Dear Editor, In reference to the “Naked City Headlines" and Rachel Proctor May’s p.29 article [“AMD Plans to Move Over Edwards Aquifer,” News, April 15] on the proposed AMD facility near Oak Hill, I am compelled to clarify the claim that the site is “… over the Edwards Aquifer.” According to the geologic map published by the Bureau of Economic Geology, UT Austin, the proposed site does not overlie the Edwards Formation. The site is located to the west of the Mount Bonnell fault and on the outcrop of the older Glen Rose Formation. Here, the Edwards was eroded away long ago (along with the intervening Comanche Peak and Walnut Formations), exposing the underlying Glen Rose, which is not recognized as a significant local aquifer. Additionally, the excellent satellite image of the Barton Creek area on the SOS Web site shows that the proposed site is fairly remote to Barton Creek. As shown on that image, the existing developments of Barton Creek golf course and the Lost Creek subdivision would seem to pose a more significant element of runoff contamination, since they are far larger and lie directly on the banks of Barton Creek. Examination of the topographic map (published by the United States Geologic Survey) of the proposed site indicates that the bulk of the drainage at the proposed site is southward into the Williamson Creek Watershed, not Barton Creek. In these regards, the proposed site would appear to be fairly sensibly located. I offer this information not in support of development nor in opposition to it, but as a scientist concerned at the lack of accuracy in your and others' reporting of the issue. I suggest that you and SOS review the maps and your stated position(s) in this light.

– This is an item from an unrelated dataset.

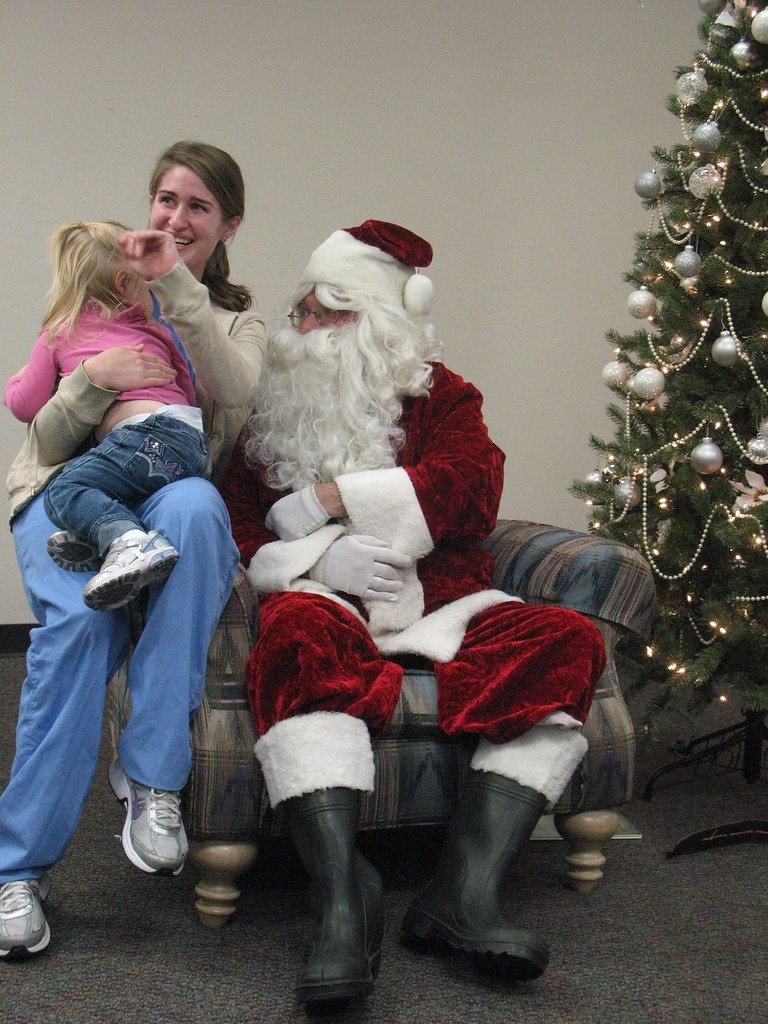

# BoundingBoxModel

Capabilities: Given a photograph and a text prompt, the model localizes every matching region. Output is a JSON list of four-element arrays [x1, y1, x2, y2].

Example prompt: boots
[[399, 728, 590, 980], [253, 712, 385, 1004]]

Douglas B. Watkins Exploration geologist
[Rachel Proctor May responds: Point taken on "over the aquifer"; the proper term for the proposed AMD site, which is in the contributing zone, would be "in the Barton Springs Watershed." However, even if runoff from the site doesn't drain directly into Barton Creek, water in Williamson Creek ends up in the aquifer when that creek crosses the recharge zone.]